## begin Available data
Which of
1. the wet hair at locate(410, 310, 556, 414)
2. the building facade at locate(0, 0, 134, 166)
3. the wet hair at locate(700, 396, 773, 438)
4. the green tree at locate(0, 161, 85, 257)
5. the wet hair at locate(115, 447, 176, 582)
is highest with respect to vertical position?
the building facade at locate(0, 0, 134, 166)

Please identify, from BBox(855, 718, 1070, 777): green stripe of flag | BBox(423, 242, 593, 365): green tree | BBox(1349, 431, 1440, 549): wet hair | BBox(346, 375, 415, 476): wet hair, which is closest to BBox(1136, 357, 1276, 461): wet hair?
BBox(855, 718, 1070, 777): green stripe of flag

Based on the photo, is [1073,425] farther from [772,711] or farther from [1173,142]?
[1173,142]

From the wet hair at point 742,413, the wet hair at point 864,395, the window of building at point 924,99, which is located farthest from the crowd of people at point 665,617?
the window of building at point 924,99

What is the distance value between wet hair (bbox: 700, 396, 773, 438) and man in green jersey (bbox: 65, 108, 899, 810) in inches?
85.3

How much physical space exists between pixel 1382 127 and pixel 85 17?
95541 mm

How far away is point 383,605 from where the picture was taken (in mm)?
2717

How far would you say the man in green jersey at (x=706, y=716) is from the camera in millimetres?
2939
## end Available data
» **What needs to be done**
Copy, without any change, the stretch from the line containing "How far would" through the last line.

» **Result of this task**
How far would you say the man in green jersey at (x=706, y=716) is from the camera in millimetres?
2939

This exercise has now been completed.